Today at work, my brain suddenly decided to stop working. Literally within the space of 15 seconds, I went from working at a good pace, to a full and complete stop. I looked blankly at the screen, and could not for the life of me force a useful and coherent thought from my mind to my fingers to the keyboard. After staring for a few minutes, I let my attention wander around my desk for a while to see if I could get back "in the zone". No dice.

I saw a Post-It notepad off to the side, and idly wrote "I am sitting here being unproductive" on it. That didn't seem like the type of note you should leave lying around where your boss can see it, and I didn't have a shredder, so I took a few minutes to tear up the note into very small pieces.
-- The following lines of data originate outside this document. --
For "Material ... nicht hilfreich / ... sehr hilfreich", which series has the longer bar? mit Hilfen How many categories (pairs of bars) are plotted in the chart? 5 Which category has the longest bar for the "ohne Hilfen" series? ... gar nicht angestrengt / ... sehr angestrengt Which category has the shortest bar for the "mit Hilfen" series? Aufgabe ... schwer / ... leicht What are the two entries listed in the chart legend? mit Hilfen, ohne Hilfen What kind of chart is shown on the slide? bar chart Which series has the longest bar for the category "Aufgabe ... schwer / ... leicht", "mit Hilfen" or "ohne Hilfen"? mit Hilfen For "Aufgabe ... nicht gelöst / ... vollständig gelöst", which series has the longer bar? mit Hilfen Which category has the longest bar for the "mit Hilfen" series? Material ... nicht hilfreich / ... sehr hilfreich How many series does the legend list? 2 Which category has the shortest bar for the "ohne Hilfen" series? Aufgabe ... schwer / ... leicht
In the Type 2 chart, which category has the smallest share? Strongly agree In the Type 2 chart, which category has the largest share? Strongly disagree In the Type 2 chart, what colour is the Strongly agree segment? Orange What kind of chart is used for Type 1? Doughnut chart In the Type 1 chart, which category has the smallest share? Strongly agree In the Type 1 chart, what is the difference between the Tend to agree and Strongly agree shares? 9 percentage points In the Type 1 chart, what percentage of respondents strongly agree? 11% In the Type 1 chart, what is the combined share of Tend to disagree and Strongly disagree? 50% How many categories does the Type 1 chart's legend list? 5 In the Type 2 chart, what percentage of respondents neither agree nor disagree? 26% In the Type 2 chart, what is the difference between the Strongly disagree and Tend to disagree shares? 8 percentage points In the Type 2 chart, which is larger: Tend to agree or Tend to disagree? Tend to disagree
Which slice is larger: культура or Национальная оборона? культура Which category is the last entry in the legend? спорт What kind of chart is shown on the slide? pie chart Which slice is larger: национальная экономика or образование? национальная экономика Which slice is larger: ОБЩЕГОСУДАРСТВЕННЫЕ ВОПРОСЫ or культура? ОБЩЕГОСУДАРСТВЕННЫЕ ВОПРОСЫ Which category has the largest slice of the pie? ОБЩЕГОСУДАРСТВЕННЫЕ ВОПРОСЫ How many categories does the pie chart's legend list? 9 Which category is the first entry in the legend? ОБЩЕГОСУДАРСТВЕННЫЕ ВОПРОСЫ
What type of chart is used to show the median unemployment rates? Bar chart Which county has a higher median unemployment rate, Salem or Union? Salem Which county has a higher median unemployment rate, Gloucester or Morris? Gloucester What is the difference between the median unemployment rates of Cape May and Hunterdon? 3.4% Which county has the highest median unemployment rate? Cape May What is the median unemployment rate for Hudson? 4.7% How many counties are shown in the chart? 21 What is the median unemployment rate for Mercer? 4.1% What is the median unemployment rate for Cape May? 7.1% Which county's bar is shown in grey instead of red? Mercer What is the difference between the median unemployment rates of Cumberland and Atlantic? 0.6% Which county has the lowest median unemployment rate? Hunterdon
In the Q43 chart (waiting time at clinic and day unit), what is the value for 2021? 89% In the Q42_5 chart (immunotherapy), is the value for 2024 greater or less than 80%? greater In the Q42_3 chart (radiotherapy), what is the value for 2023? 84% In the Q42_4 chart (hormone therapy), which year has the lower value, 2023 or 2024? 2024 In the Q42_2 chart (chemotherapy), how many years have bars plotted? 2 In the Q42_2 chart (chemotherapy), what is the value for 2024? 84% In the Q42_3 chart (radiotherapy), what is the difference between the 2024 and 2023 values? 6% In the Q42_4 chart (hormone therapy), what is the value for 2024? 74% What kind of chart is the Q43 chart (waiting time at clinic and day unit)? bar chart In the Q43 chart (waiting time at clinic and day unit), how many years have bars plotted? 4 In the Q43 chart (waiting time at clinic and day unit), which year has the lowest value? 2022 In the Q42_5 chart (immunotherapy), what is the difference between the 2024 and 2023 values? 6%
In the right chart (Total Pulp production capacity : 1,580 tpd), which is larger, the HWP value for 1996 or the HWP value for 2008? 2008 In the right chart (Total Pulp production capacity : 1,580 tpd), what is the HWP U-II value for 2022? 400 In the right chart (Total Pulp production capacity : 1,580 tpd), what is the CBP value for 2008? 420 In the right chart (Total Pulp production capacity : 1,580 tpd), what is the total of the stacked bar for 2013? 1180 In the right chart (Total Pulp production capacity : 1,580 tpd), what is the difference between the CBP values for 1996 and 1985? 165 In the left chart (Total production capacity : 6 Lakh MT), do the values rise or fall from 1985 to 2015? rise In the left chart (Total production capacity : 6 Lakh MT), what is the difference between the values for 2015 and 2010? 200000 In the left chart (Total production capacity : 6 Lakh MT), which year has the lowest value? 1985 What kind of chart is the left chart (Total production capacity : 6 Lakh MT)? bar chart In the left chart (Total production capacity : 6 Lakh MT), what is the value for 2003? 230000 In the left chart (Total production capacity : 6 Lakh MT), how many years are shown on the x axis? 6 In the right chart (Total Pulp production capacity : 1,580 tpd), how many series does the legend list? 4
As I scooped the pieces into my hand to throw away, a gust of wind blew most of them all over the floor, so I spent a few more minutes crawling around picking up pieces of paper. And after all this, I still couldn't get my mind to focus.

I think it was the most useless 10 minutes of my life.

Monday, January 10, 2005

What an earth-shattering surprise

The CBS report on Rathergate has been released. It neglects to point out the obvious political motivation for chasing after a bogus story, and it lets the Kerry campaign off the hook for collaborating with 60 Minutes to launch a coordinated attack on Bush. What a shocker.

Is it too much to ask for the MSM to say "we were heinously wrong" when they're caught in such blatant political maneuverings? Especially when the screw up in such a public manner?

(Surprisingly, the NY Times actually has a half-decent write up on the report. But does anyone still read that rag for news?)